## Begin Supplied passage

Issued Date：2023/9/12 Thermal Analysis
There are countless types of advanced packaging materials, and most material characteristics are closely linked to “heat.” But just how significant is the influence of thermal characteristics on the lifetime and stability of components?
When we measure material characteristics through thermal analysis or reference material specifications provided by manufacturers, can we be certain that these values are absolutely accurate? Thermal Analysis
In the face of physical limitations and bottlenecks encountered in semiconductor technology development, Moore’s Law is gradually losing its foothold in semiconductor processes. Coupled with the escalating costs of transistor miniaturization processes, a balance between technological advancement and cost has become the pursuit. The emergence of “advanced packaging” has presented an effective solution.
The year 2023 witnesses an AI (Artificial Intelligence) frenzy sweeping across the globe, with the core of AI development lying in high-performance computing (HPC). However, advanced packaging often relies on a “three-dimensional structure” stacking method to achieve the goals of compact size and enhanced performance. Yet, the layered stacking of materials along with complex structures gives rise to factors such as heat dissipation and thermal expansion, which significantly impact product stability and lifetime.
In the previous iST classroom we have shared insights on “Exclusive Test Methods Get TIM Defects Checked Quickly” and “Count Warpage Amount Before SMT to Avoid Solder Empty and Early Failure” In this edition, let’s delve into the importance of thermal characteristics in material selection for packaging and explore the application of thermal analysis tools to measure these thermal characteristics.
1.Types and Significance of Packaging Materials: Why Consider Thermal Characteristics?
Prominent advanced packaging techniques available in the market include 2.5D packaging technologies like CoWoS and I-Cube, as well as 3D packaging technologies such as SoIC, InFO, XCube, Foveros and so on.
These diverse packaging formats and technologies share a common feature: they utilize encapsulation through molding processes to seal the entire component, including the chip, protecting it from external elements such as moisture, dust, electrostatic force, corrosive gases, or UV light. Typically, semiconductor packaging materials primarily involve adhesives that offer bonding, support, and protection.
The spectrum of packaging materials ranges from metals and plastics to ceramics and more, each with their own advantages and suitable applications. For instance, metal packaging boasts superior mechanical strength and heat dissipation properties, often with inherent electromagnetic shielding capabilities. Ceramic packaging materials exhibit a low dielectric coefficient, corrosion resistance, and minimal thermal expansion. Meanwhile, plastic packaging stands out for its lower cost, lightweight nature, excellent insulation, and impact resistance, making it a prevalent choice in semiconductor packaging.
Taking a comprehensive view of the various material attributes discussed above, it’s evident that many material characteristics are closely tied to “heat.” Therefore, when selecting packaging materials, it’s crucial to consider their thermal properties to ensuring that the chosen materials of the components can withstand the operating temperatures and guarantee the overall stability and lifetime of the operation.

## End Supplied passage
## Begin Provided material

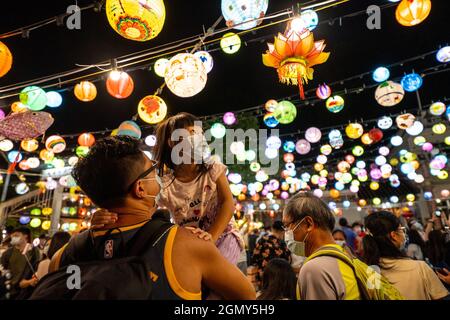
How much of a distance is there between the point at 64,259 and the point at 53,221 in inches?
744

## End Provided material

[Task details]: Rewrite the thermal analysis article between "Taking a comprehensive" and "of the operation.", inclusive, changing "operating temperatures" to "working temperatures". Work only from the thermal analysis article, not the data.

[Result of the task]:
Taking a comprehensive view of the various material attributes discussed above, it’s evident that many material characteristics are closely tied to “heat.” Therefore, when selecting packaging materials, it’s crucial to consider their thermal properties to ensuring that the chosen materials of the components can withstand the working temperatures and guarantee the overall stability and lifetime of the operation.